Hacker Newsnew | past | comments | ask | show | jobs | submitlogin

So how many times do we get this story? Interestingly Herb Sutter wrote about it here:

http://www.gotw.ca/publications/concurrency-ddj.htm

And then he updated that here: http://herbsutter.com/welcome-to-the-jungle/ and we commented on it here: http://news.ycombinator.com/item?id=3502223

Then the Extreme Tech guys rip off the graphics and write about it again. (personally they should have given Herb a link but whatever)

Both Herb's article(s) and this one strike me like someone looking at an approaching storm front and detailing how much water is likely to to come raining down when it breaks. That is accurate information but ultimately useless.

One answer is that existing architectures will work better on new materials (carbon for example) because they can dissipate more heat (so keep your eye on the research about doping graphene wires into silicon or creating diamond substrates.

"Web 2.0" is all about new ways of computing which exploit parallelism. And while I don't see a lot of benefit in Google inventing a new language to express it (Go), the challenge is real. Folks have been designing chips which are essentially parallel at the transistor level. Little of that research has yet to percolate into the software architectures being proposed.

Its one thing to say "The gas tank is about 3/4 empty, start looking for gas stations." and another to just go on and on about all the ways the remaining gas in your car is going to be consumed down to fumes :-)

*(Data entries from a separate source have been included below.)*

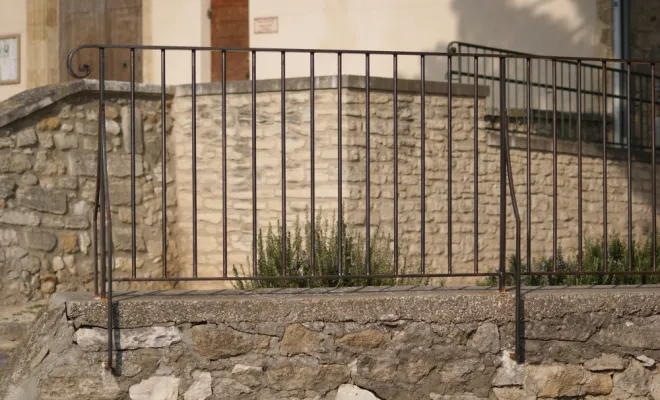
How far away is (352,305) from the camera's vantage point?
17.1 feet

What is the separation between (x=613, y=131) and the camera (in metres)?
13.9

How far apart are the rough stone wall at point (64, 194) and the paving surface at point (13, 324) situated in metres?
0.28

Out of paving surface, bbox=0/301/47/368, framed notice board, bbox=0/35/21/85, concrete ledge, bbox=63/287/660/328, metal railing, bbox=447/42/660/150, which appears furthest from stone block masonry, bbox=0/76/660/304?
concrete ledge, bbox=63/287/660/328

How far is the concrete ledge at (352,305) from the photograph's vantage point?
5055 millimetres

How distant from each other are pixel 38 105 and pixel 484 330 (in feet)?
20.5

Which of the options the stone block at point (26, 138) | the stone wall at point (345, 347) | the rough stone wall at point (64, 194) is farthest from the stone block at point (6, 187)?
the stone wall at point (345, 347)

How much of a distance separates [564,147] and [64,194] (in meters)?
5.52

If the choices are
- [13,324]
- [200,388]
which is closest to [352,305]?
[200,388]

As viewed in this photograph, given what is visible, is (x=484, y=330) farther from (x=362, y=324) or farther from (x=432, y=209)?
(x=432, y=209)

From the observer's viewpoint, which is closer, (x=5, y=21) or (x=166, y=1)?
(x=166, y=1)

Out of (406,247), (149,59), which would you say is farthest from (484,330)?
(149,59)

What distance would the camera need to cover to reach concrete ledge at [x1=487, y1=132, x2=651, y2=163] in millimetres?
12027

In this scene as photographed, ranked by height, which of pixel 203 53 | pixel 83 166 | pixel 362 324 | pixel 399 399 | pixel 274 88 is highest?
pixel 203 53

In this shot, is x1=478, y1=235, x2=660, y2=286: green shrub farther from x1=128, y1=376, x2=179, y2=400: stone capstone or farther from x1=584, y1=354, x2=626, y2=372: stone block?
x1=128, y1=376, x2=179, y2=400: stone capstone
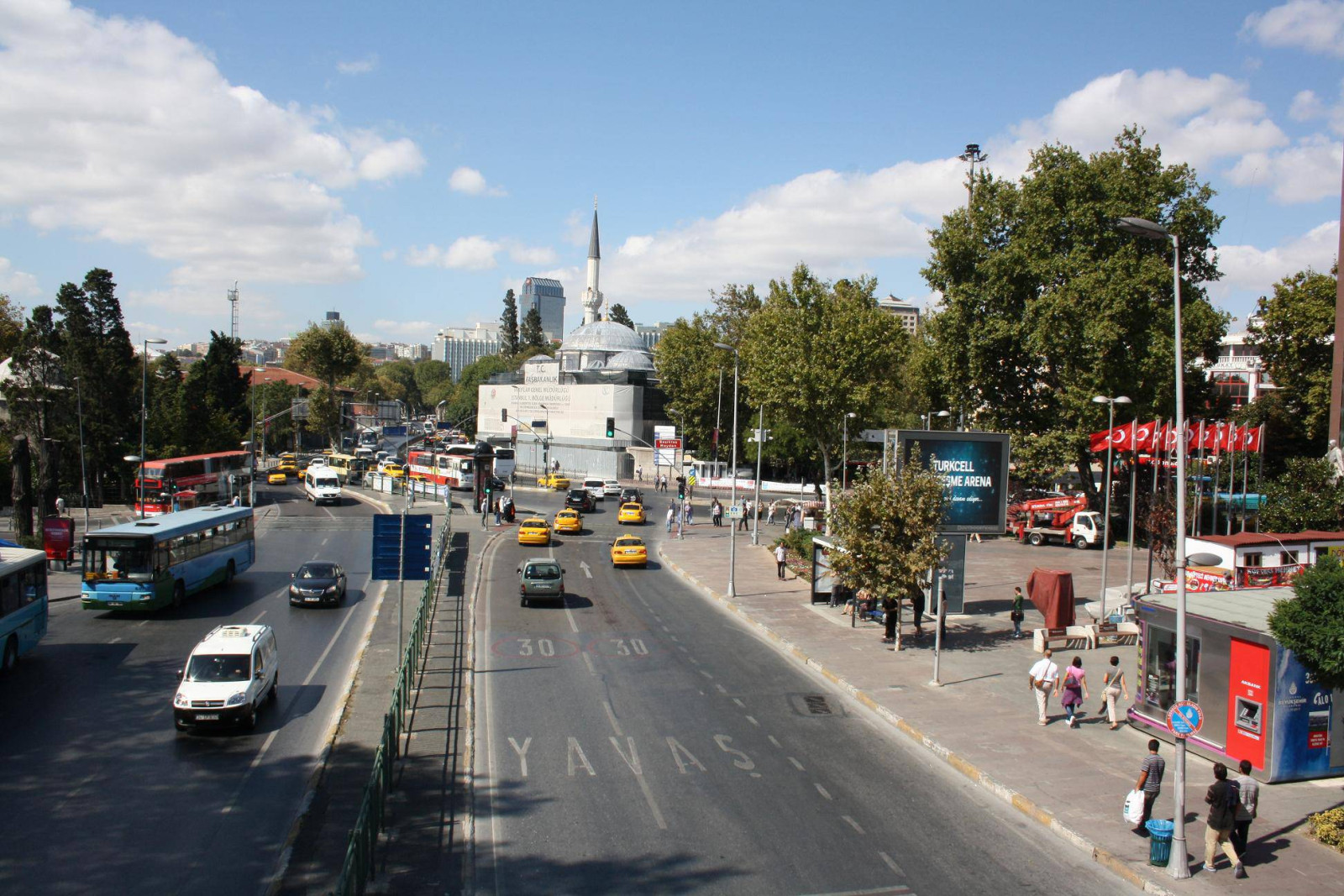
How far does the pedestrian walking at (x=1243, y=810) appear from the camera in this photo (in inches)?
457

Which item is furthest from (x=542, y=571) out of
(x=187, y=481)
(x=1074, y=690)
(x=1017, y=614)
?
(x=187, y=481)

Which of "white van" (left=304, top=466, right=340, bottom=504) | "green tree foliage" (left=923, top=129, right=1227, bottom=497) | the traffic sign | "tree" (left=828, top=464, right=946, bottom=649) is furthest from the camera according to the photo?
"white van" (left=304, top=466, right=340, bottom=504)

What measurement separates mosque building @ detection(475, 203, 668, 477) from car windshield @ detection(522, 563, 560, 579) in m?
54.3

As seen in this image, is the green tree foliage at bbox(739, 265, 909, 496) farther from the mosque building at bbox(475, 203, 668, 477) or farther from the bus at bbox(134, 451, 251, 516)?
the bus at bbox(134, 451, 251, 516)

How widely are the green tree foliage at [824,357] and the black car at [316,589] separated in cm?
3034

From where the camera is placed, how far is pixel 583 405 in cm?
9838

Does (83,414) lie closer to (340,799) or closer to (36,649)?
(36,649)

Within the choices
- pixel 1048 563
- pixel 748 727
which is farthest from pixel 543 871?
pixel 1048 563

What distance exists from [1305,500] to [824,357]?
2569 centimetres

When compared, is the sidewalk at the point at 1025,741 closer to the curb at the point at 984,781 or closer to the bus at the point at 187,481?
the curb at the point at 984,781

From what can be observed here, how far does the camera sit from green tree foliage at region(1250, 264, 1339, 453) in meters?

You wrote, '"Web 2.0" is all about new ways of computing which exploit parallelism.'

I've seen many descriptions of "Web 2.0" but that's a new one to me. Or to quote Inigo Montoya, "You keep using that word. I do not think it means what you think it means."

Here's Tim O'Reilly's explanation: http://oreilly.com/web2/archive/what-is-web-20.html


Web 1.0 was bigger and bigger SMP servers, Sun was that 'dot' in "Dot Com" and "Grid" was the thing.

Web 2.0 is Beowulf type and other shared nothing clusters where the only 'fabric' between processes is the network and the parallelism and the service API is an emergent property of the cluster of servers not of any one server.

Web 2.0 is where you can run a web application locally in some co-location facility that is pulling its data off the S3 cloud at Amazon across the country.

Web 2.0 is the difference between a SQL server that creaks under the load of a million queries per day and a noSQL cluster that does billions of queries a day.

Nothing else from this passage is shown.